Top knelt by the man. He checked first for
booby traps, and when he found none he went through the man’s
pockets. No ID, no personal effects. All he had on him were gun
belts and equipment bags. Some hand grenades and lots of spare
magazines. The ammunition was 7.62x39mm FMJ.
Russian.
Top weighed a magazine thoughtfully in one
hand and looked up at me. “Jigsaw?” he suggested.

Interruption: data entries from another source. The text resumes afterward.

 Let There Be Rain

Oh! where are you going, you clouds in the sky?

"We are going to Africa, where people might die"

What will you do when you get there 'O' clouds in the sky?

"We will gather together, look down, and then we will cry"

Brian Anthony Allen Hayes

“I don’t know,” I said, but in truth I
didn’t like the feel of this.
Bunny was by the door to J-level, checking
it for traps. “We’re clear here,” he reported.
I pulled up the floor plan on my PDA and we
studied it. Right outside the stairwell door was a wide corridor
with elevators on one side and the first of the storage units on
the other. The schematic couldn’t show us anything more than a
blueprint, so we had no way of knowing what kind of actual cover
might be out there.
“Scope,” I said, and Bunny fished a
fiber-optic scope from his pack and fed it under the door. The
scope fed images to a palm-sized screen that folded down from his
chest pack. He had it set for night vision, but that couldn’t show
thermals. Bunny turned the scope in all directions. We saw a row of
electric golf carts and stacks of file cartons. Thousands of them
standing in rows that trailed off far beyond the visible range of
the optics. Nothing moved.
Using hand signals, I indicated that we
would open the door and give cross-fire cover as we exited. I’d use
the shelter of the stairwell landing to provide cover while they
ran out and went left and right. They nodded and Bunny stuffed the
scope back into his pack. I finger counted down to zero, and then
we went through into the cavern.
Gunfire shattered the silence around us and
suddenly we were in one hell-storm of an ambush.